Every line of the material must be given again verbatim. Skip the images.
------------------------------------
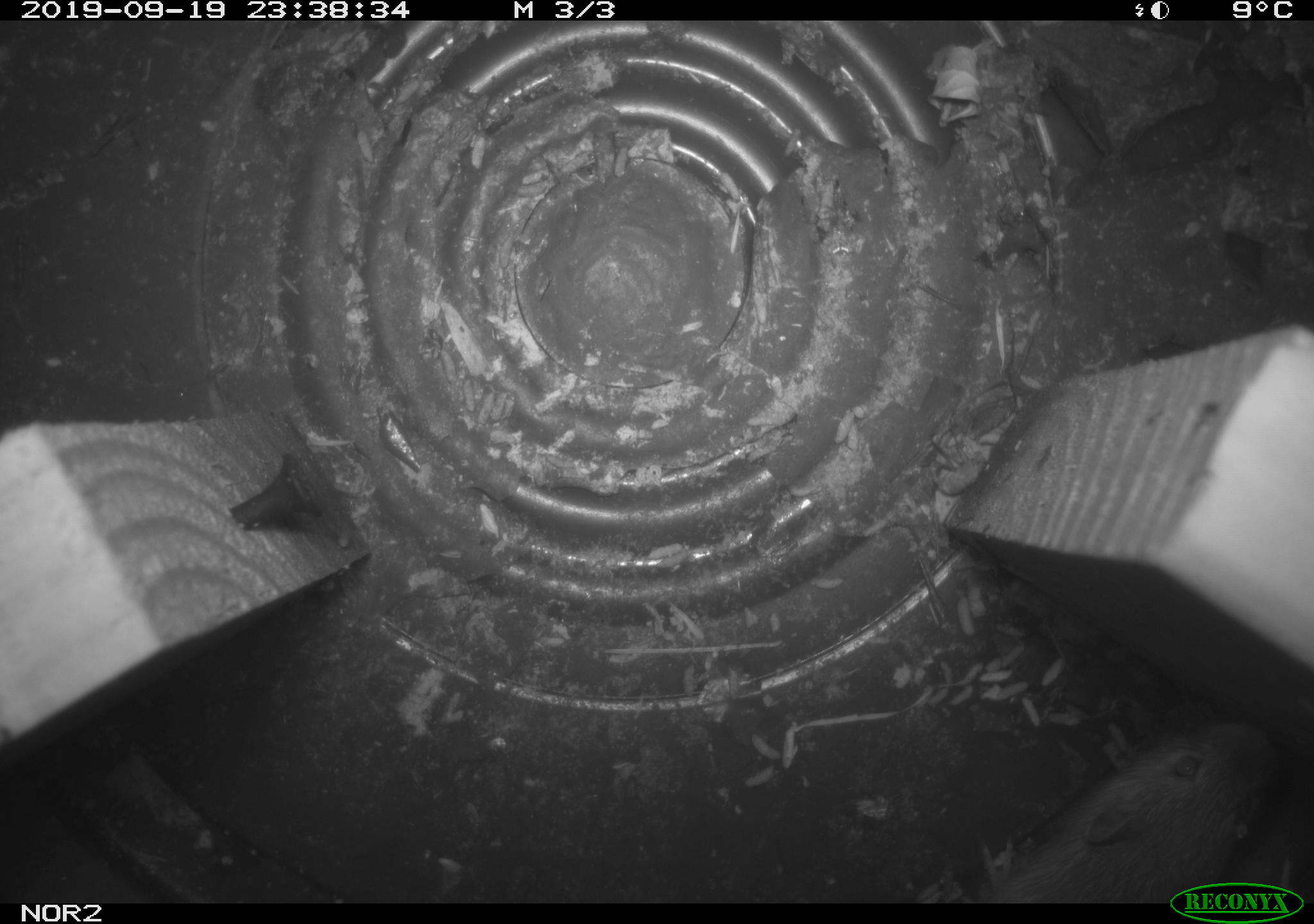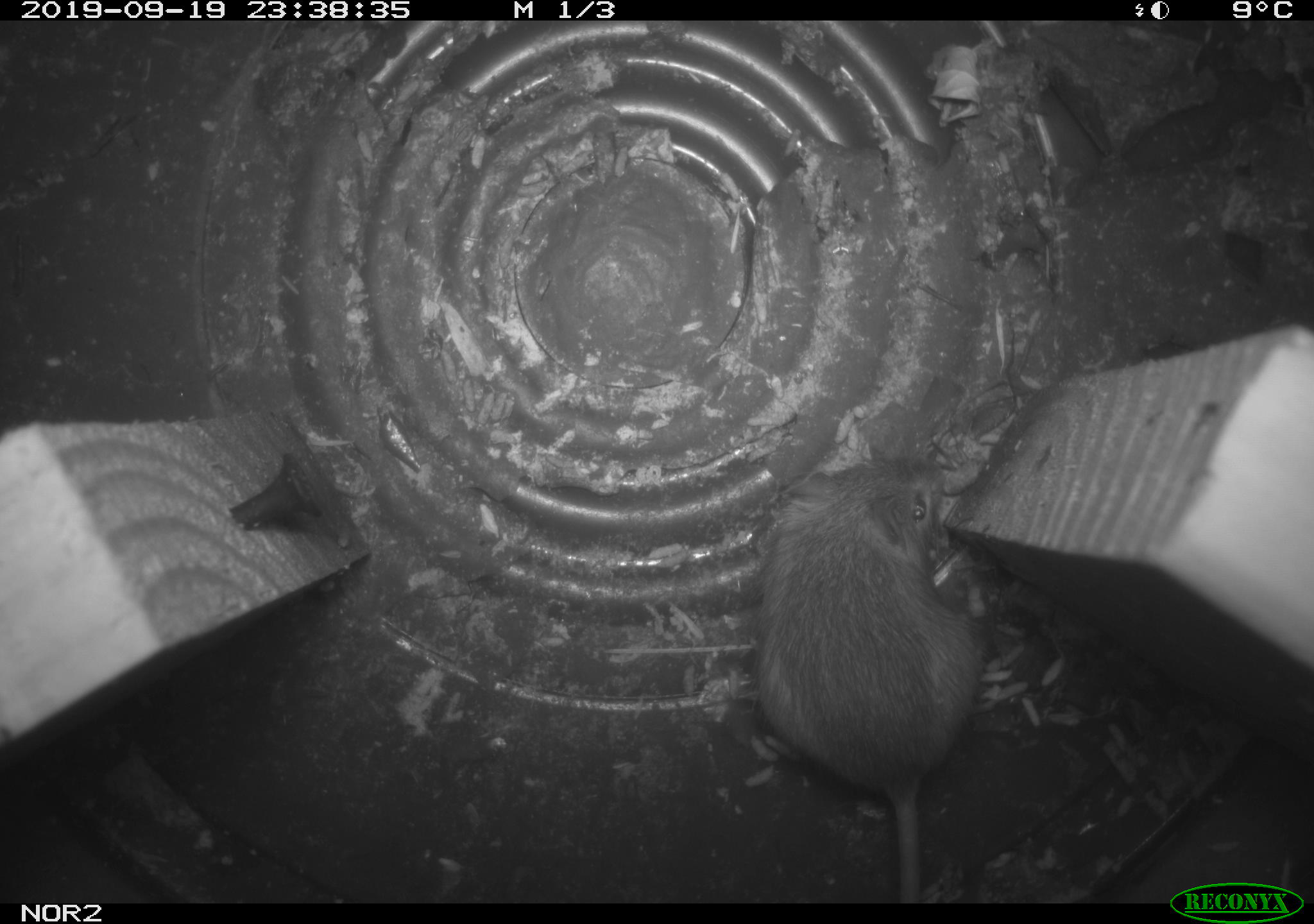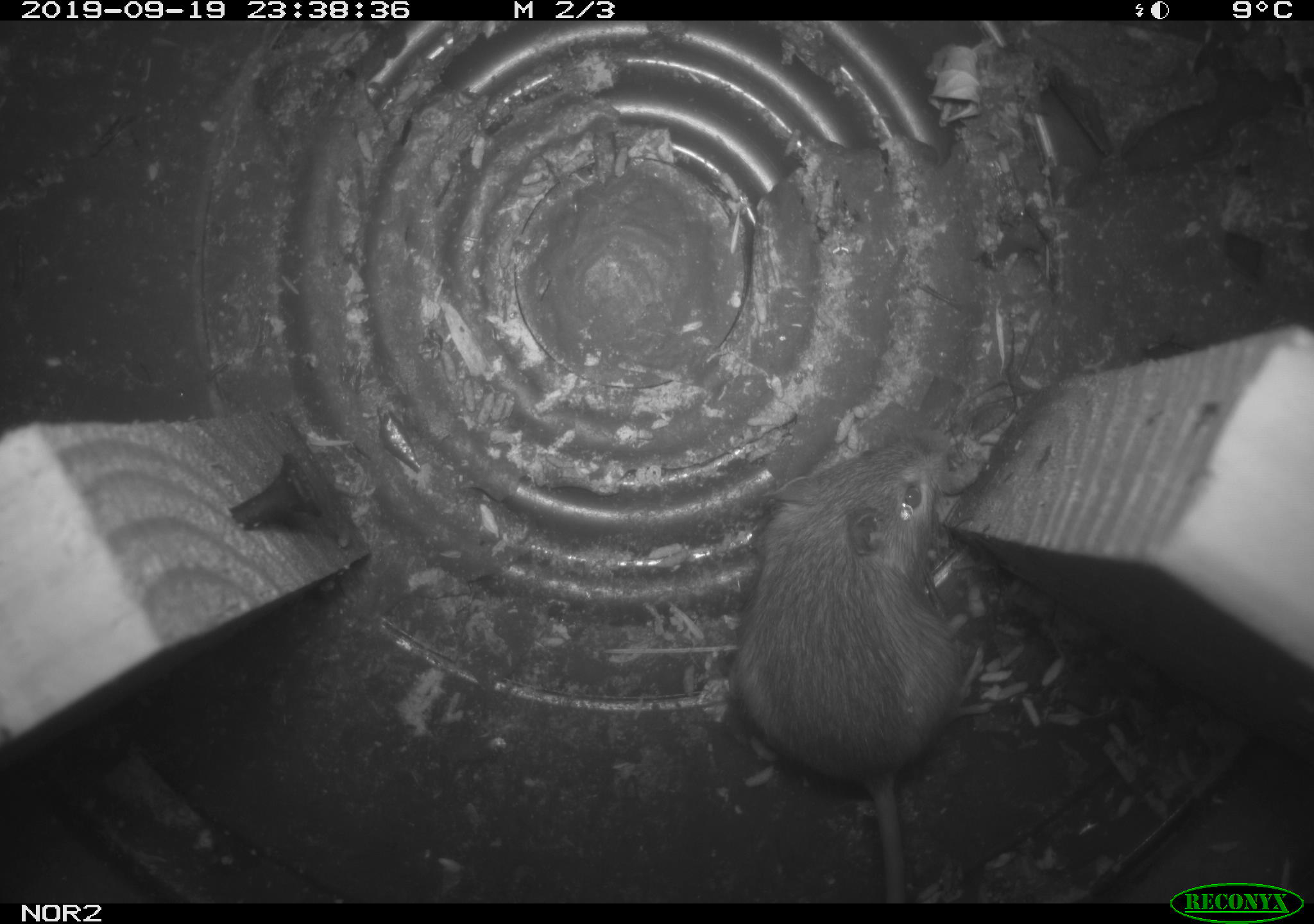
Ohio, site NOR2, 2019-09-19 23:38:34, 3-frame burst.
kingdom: Animalia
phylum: Chordata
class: Mammalia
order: Rodentia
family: Zapodidae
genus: Napaeozapus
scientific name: Napaeozapus insignis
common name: woodland jumping mouse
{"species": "woodland jumping mouse (Napaeozapus insignis)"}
------------------------------------
**Answer to this problem:**
Ohio, site NOR2, 2019-09-19 23:38:34, 3-frame burst.
kingdom: Animalia
phylum: Chordata
class: Mammalia
order: Rodentia
family: Zapodidae
genus: Napaeozapus
scientific name: Napaeozapus insignis
common name: woodland jumping mouse
{"species": "woodland jumping mouse (Napaeozapus insignis)"}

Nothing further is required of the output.